Directions for this task: Take the line with "on Blueprint theme" as the first line and the last line of the data as the final one. Write out those lines exactly, and no others.

Dataset entries:
------------------------------------

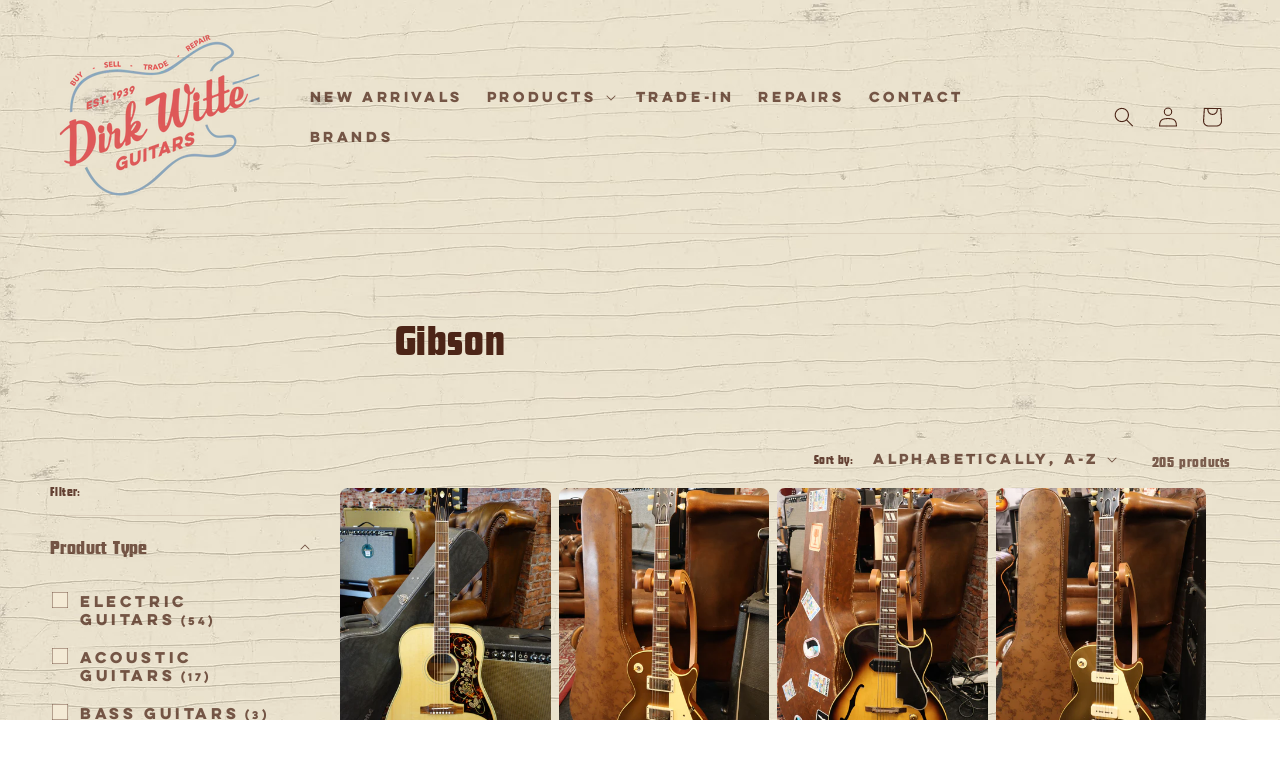

--- FILE ---
content_type: text/css
request_url: https://dirkwitte.nl/cdn/shop/t/6/assets/component-collection-hero.css?v=34454265589020464291768080648
body_size: -298
content:
.collection-hero__inner{display:flex;flex-direction:column}.collection-hero--with-image .collection-hero__inner{margin-bottom:0;padding-bottom:2rem}@media screen and (min-width: 400px){.collection-hero.collection-hero--with-image{padding:calc(4rem + var(--page-width-margin)) 0 calc(4rem + var(--page-width-margin));overflow:hidden}.collection-hero--with-image .collection-hero__inner{padding-bottom:0}}.collection-hero__text-wrapper{flex-basis:100%;margin-left:10rem}@media screen and (min-width: 400px){.collection-hero{padding:0}.collection-hero__inner{align-items:center;flex-direction:row;padding-bottom:0}}.collection-hero__title{margin:2.5rem 0}.collection-hero__title+.collection-hero__description{margin-top:1.5rem;margin-bottom:1.5rem;font-size:1.6rem;line-height:calc(1 + .5 / var(--font-body-scale))}@media screen and (min-width: 400px){.collection-hero__title+.collection-hero__description{font-size:1.8rem;margin-top:2rem;margin-bottom:2rem}.collection-hero__description,.collection-hero--with-image .collection-hero__description{max-width:100%}}.collection-hero--with-image .collection-hero__title{margin:0}.collection-hero__text-wrapper{max-width:800px!important;padding:5rem 0 4rem}.collection-hero__image-container{border:var(--media-border-width) solid rgba(var(--color-foreground),var(--media-border-opacity));border-radius:var(--media-radius);box-shadow:var(--media-shadow-horizontal-offset) var(--media-shadow-vertical-offset) var(--media-shadow-blur-radius) rgba(var(--color-shadow),var(--media-shadow-opacity))}@media screen and (max-width: 749px){.collection-hero__image-container{height:20rem}}@media screen and (min-width: 400px){.collection-hero--with-image .collection-hero__text-wrapper{padding:0rem 0rem 0rem 0;flex-basis:50%}.collection-hero__image-container{align-self:stretch;flex:1 0 50%;margin-left:15rem;min-height:15rem}}.collection-hero__image-container{max-width:250px!important;max-height:280px!important;*/}.collection-hero__image-container{max-width:20rem!important;max-height:20rem!important}.collection-hero__text-wrapper{min-height:200px}
/*# sourceMappingURL=/cdn/shop/t/6/assets/component-collection-hero.css.map?v=34454265589020464291768080648 */
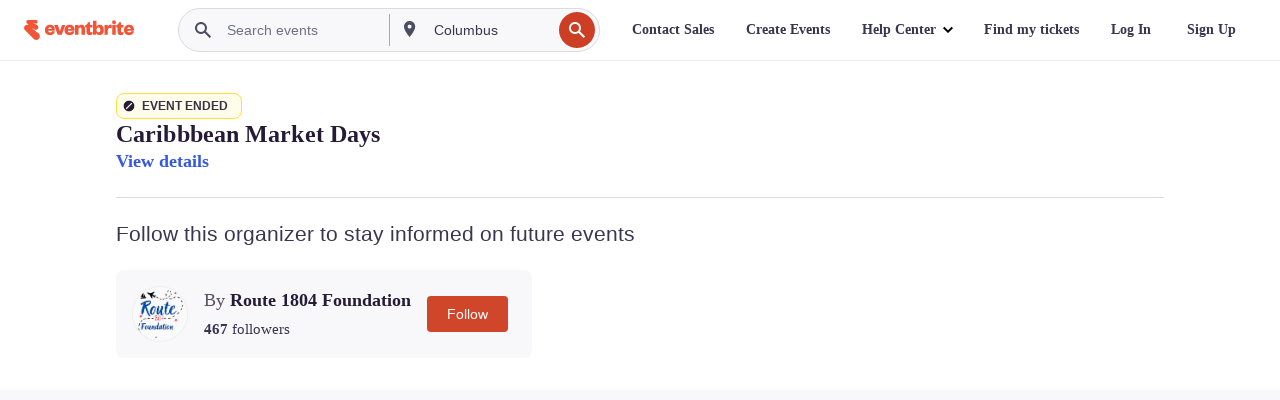

--- FILE ---
content_type: text/javascript; charset=utf-8
request_url: https://app.link/_r?sdk=web2.86.5&branch_key=key_live_epYrpbv3NngOvWj47OM81jmgCFkeYUlx&callback=branch_callback__0
body_size: 69
content:
/**/ typeof branch_callback__0 === 'function' && branch_callback__0("1541263247597149594");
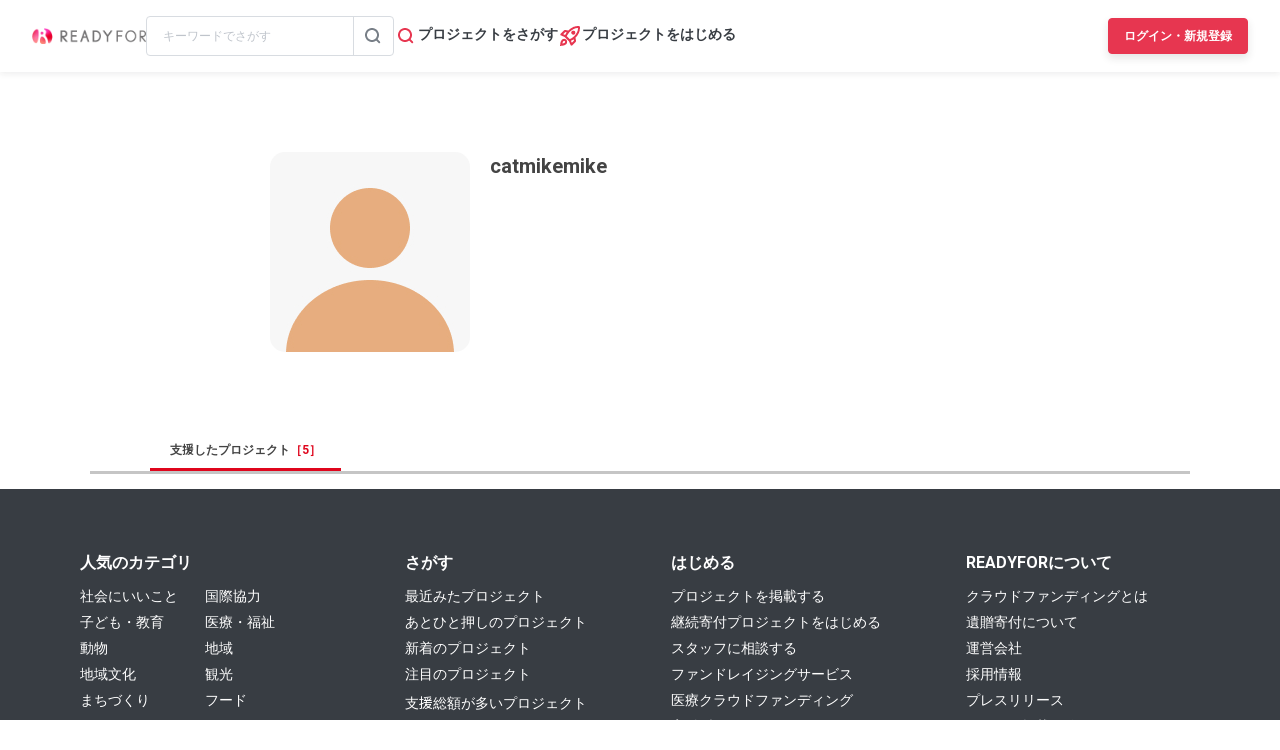

--- FILE ---
content_type: text/html; charset=UTF-8
request_url: https://readyfor.jp/users/1226828
body_size: 2128
content:
<!DOCTYPE html>
<html lang="en">
<head>
    <meta charset="utf-8">
    <meta name="viewport" content="width=device-width, initial-scale=1">
    <title></title>
    <style>
        body {
            font-family: "Arial";
        }
    </style>
    <script type="text/javascript">
    window.awsWafCookieDomainList = [];
    window.gokuProps = {
"key":"AQIDAHjcYu/GjX+QlghicBgQ/7bFaQZ+m5FKCMDnO+vTbNg96AH8rhIMJ+z/0ZlnwNGCUsFTAAAAfjB8BgkqhkiG9w0BBwagbzBtAgEAMGgGCSqGSIb3DQEHATAeBglghkgBZQMEAS4wEQQM0xF1depSHZO07bzbAgEQgDtkDWjfu/iA1FFovrm1DbICsUAV04yfVyp7MT61DYp7EWM6jDnLUg9RkBp27QieKrX3EpH4gWzcP8WQoA==",
          "iv":"D549ZAFFNAAAAR3t",
          "context":"mwPgFY3IGN6MNq4Z/PhrYkAlcY/h4FBlSObd2MOwBignVZCvYwLFqVDmlfinVUwHTTtvk7QvpTWbBG1Akjgfmhi1YM24znt0+4JbPhI8yXrm5BfIvlxi4P80LrCK7TP60/mgxjM0L4pZ3/KgcuElBnc5qpXN4dEesmeUNEHSQHZtAty1YEziQPpkSnTL7WFAZR8r+d65HnIzf1v3JtsaKeieqt8F6obVm1vSceJnMf0SG5YGXv1tvA2w0Ci4ok784tF7oIaL510m9AFaqB7a/8tFIWvyrGPAaFpOwEl7WQM5rvE3hlGtrxzfIIJ/ThLUkOl7PtTUvg0AvUzAdOfLl7l/lIrOMrrgKmkd39LDtt5SH7GtYxd3FNFI2+Z8uZd1oxUoEAJm24aFUGvJr1nA/z1w4JOsejfhYOJqZcOuW6hhKuzLNIq8QklvjwPCeyZ4PasayocvKlAA3HkMBAEuVa10j/roLCtk8jbM/eGPoNWXdGuoBmXYNLuveyuvKeYaY7nIv3oHJDbjzhk0uMKHzVTt9UJM3XZW8n4bVhxrJTn4MhEgqpN0Ajh0MQa4AzODyainB5h6aPRdzKi6w5eJrT97XWelEiXinzQGeYBjuoQNUqIWPej5bCox0DVQ6JJLxm+9TH4kHKQOMahlI4iE8hC3/em7B0//3QIbpjfCAPaCihDFcF9mgmANX2tgHN8lCunHIiwqDWpwUba3jcZUeetQuekQfVL7r0WL4JUtm+TTOa0BiJoI70A7Gy31jYhYzzZRsR4yv2SWc5dMPdibkZW8C4HMsHTwaKWPvQ=="
};
    </script>
    <script src="https://1eb9d2339a12.f6bdac56.us-east-2.token.awswaf.com/1eb9d2339a12/3ae1f01a7efb/0a275c36d423/challenge.js"></script>
</head>
<body>
    <div id="challenge-container"></div>
    <script type="text/javascript">
        AwsWafIntegration.saveReferrer();
        AwsWafIntegration.checkForceRefresh().then((forceRefresh) => {
            if (forceRefresh) {
                AwsWafIntegration.forceRefreshToken().then(() => {
                    window.location.reload(true);
                });
            } else {
                AwsWafIntegration.getToken().then(() => {
                    window.location.reload(true);
                });
            }
        });
    </script>
    <noscript>
        <h1>JavaScript is disabled</h1>
        In order to continue, we need to verify that you're not a robot.
        This requires JavaScript. Enable JavaScript and then reload the page.
    </noscript>
</body>
</html>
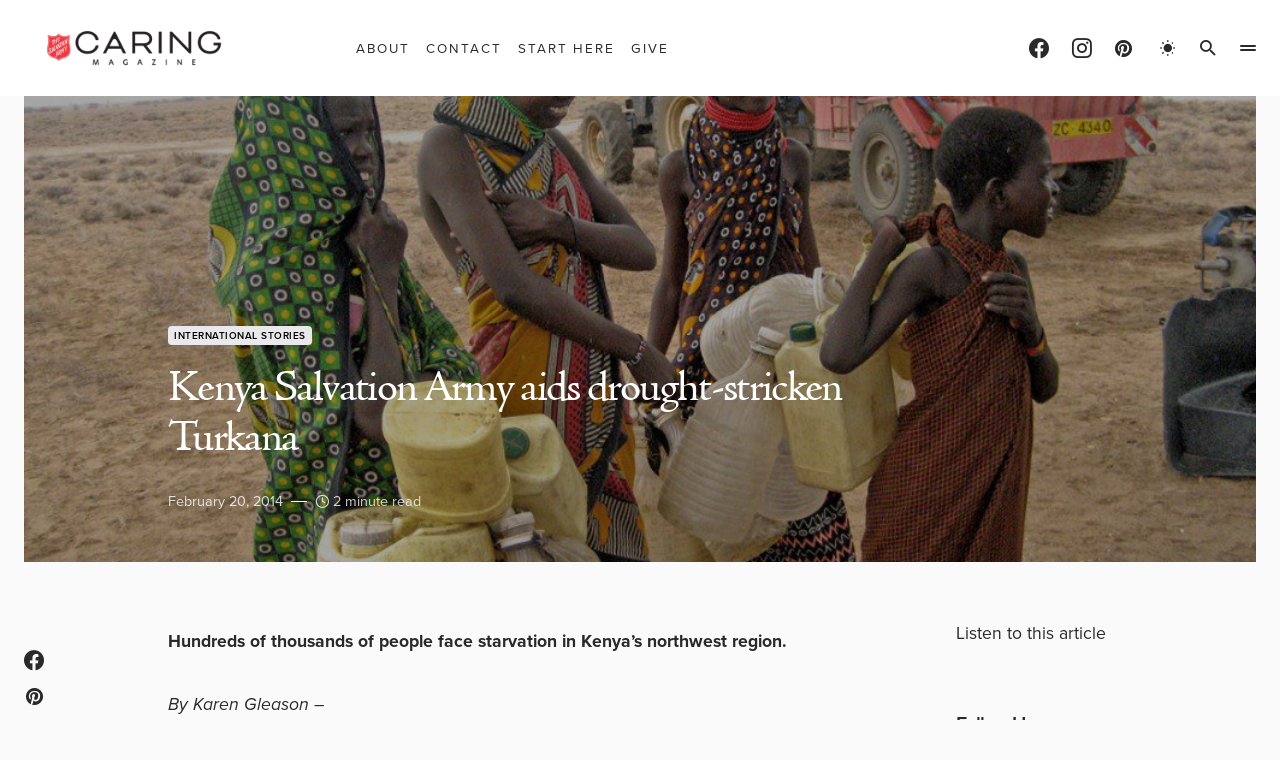

--- FILE ---
content_type: text/css; charset=utf-8
request_url: https://caringmagazine.org/wp-content/cache/min/1/wp-content/plugins/pdf-generator-for-wp/public/src/scss/pdf-generator-for-wp-public.css?ver=1736095557
body_size: 1102
content:
.pgfw-badge{background-color:blue;color:#fff;border-radius:10px;padding:2px}.pgfw-badge{background-color:blue;color:#fff;border-radius:10px;padding:2px}.pgfw-single-pdf-download-button img{display:inline;width:auto;height:25px}.pgfw-bulk-pdf-download-button{background-color:#2196F3;color:#fff;margin-right:15px;max-width:100px;margin:0 auto;padding:2px 5px;border-radius:3px}.pgfw-single-pdf-download-button:focus{outline:none}a.pgfw-single-pdf-download-button,.wps_pgfw_whatsapp_share_icon{display:inline-flex;flex-direction:column;align-items:center;text-align:center}.wps_pgfw_whatsapp_share_icon img{display:inline-block}.wps_pgw-button_wrapper{position:fixed;top:10%;right:-260px;z-index:999999;display:flex;align-items:flex-start;transition:right 0.6s ease-in-out}.wps_pgw-button{position:relative;right:20px;cursor:pointer;z-index:1;transition:transform 0.3s ease-in-out}.wps_pgfw-display-value{background-color:#333;height:20px;width:20px;display:flex;font-size:10px;color:#fff;align-items:center;justify-content:center;border-radius:50%;position:absolute;top:-6px;font-weight:700;letter-spacing:1px}.wps_pgw-button img{all:unset;width:24px;height:24px;background-color:#fff;padding:15px;border-radius:50%;box-shadow:0 0 5px rgb(0 0 0 / 24%)}.wps_pgw-button:hover{transform:scale(1.1)}.wps_pgw-button_content{min-height:200px;max-height:400px;overflow:auto;background-color:#fff;position:relative;padding:10px;min-width:245px;width:100%;box-shadow:0 0 10px rgb(0 0 0 / 30%);display:flex;flex-direction:column}.pgfw_bulk_wrapper ul:not(:first-child){margin:0!important;padding:0 0 10px!important}.pgfw_bulk_title{font-weight:600;font-size:12px;box-shadow:0 5px 5px -5px rgb(0 0 0 / 23%);margin:0 0 10px!important;color:#2196F3;text-align:left}.pgfw_bulk_title>li{margin-right:5px}.wps_pgw-button_content button{border:none;padding:5px 10px;background-color:#2196F3;color:#fff;border-radius:3px;margin-bottom:10px;flex-grow:1}.pgfw_bulk_content{text-align:left}.pgfw_bulk_content li{margin-right:5px}.pgfw_bulk_content-title{font-size:10px;letter-spacing:1px;color:#333}.pgfw-delete-this-products-bulk{background-color:#ffc9c9;font-size:12px;padding:5px 8px;text-transform:capitalize;color:#b33c3c;border-radius:3px}.wps_pgw-out{right:0}#TB_window{z-index:1000000!important;width:90%!important;max-width:400px;transform:translate(-50%,-50%);margin:0!important;box-shadow:0 0 0 5000px rgb(0 0 0 / 74%)!important}#TB_ajaxContent{width:auto!important;height:unset!important;min-height:305px}.wps_pgfw_email_input{display:flex;flex-direction:column;margin:15px 0 0}.wps_pgfw_email_input label{font-weight:600;margin-bottom:10px;color:#1a1a1a}.wps_pgfw_email_input input[type=email]{border:1px solid #333333!important;box-shadow:none!important;background-color:transparent!important;margin-bottom:10px}.wps_pgfw_email_input input[type=email]{width:100%;margin:0 0 10px;padding:10px;min-height:40px}.wps_pgfw_email_input input:focus{outline:none;box-shadow:none}.wps_pgfw_email_button{margin-top:10px}.wps_pgfw_email_button button{background-color:#333;color:#fff;border:none;padding:10px 15px;font-size:16px;margin:0;line-height:1.25;cursor:pointer}.wps_pgfw_email_button button:focus{border:none;outline:none;color:#fff}#pgfw-user-email-submittion-message{margin-top:10px}@media screen and (max-width:480px){#pgfw-user-email-submittion-message{width:100%;max-width:275px;margin-top:10px}}#single-pdf-download{position:fixed;top:0;left:0;right:0;bottom:0;z-index:9999999;display:none}#single-pdf-download.wps-pdf_email--show{display:block}.wps-pdf_email--shadow{position:absolute;top:0;left:0;right:0;bottom:0;background:rgba(0,0,0,.3)}.wps-pdf_email-content{position:absolute;max-width:400px;width:calc(100% - 30px);background:#fff;top:50%;left:50%;transform:translate(-50%,-50%);padding:15px;border-radius:4px;box-shadow:0 0 5px rgba(0,0,0,.2)}.wps_pgfw_email_input input[type=checkbox]{margin:0}.wps_pgfw_email_input label[for=pgfw-user-email-from-account]{display:flex;gap:5px;align-items:center}.wps-pdf_email--close{position:absolute;top:10px;right:10px;cursor:pointer}.wps-pdf_email--close svg{width:18px;height:18px;position:unset}#single-pdf-download .wps-pdf_email-content h2{font-size:20px;font-weight:400;margin:0;border-bottom:1px solid #ccc;padding:0 0 5px}a.pgfw-single-pdf-download-a{display:inline-block;max-width:max-content;margin-right:10px}div.wps-pgfw-pdf-generate-icon__wrapper-frontend{display:flex}div.pdf-icon-for-the-email{display:flex}

--- FILE ---
content_type: text/css; charset=utf-8
request_url: https://caringmagazine.org/wp-content/cache/min/1/wp-content/plugins/wordpress-pdf-generator/public/src/scss/wordpress-pdf-generator-public.css?ver=1736095558
body_size: -163
content:
div#isfw_guest_download_invoice img+span{font-size:14px;vertical-align:bottom}#isfw_guest_download_invoice a{display:inline-flex;flex-direction:column;align-items:center;gap:10px}

--- FILE ---
content_type: text/css; charset=utf-8
request_url: https://caringmagazine.org/wp-content/themes/blueprint-child/style.css?ver=1.0.0
body_size: -48
content:
/*
 * Theme Name:  Caring Magazine
 * Theme URI:   https://caringmagazine.org
 * Description: Caring Magazine customized theme based on Blueprint theme
 * Author:      Code Supply Co.
 * Author URI:  https://codesupply.co/
 * Template:    blueprint
 * Version:     1.0.0
 */

/* Copy any classes from parent theme here. They will override the parent's version. */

------------------------------------

Worked solution:
 * Description: Caring Magazine customized theme based on Blueprint theme
 * Author:      Code Supply Co.
 * Author URI:  https://codesupply.co/
 * Template:    blueprint
 * Version:     1.0.0
 */

/* Copy any classes from parent theme here. They will override the parent's version. */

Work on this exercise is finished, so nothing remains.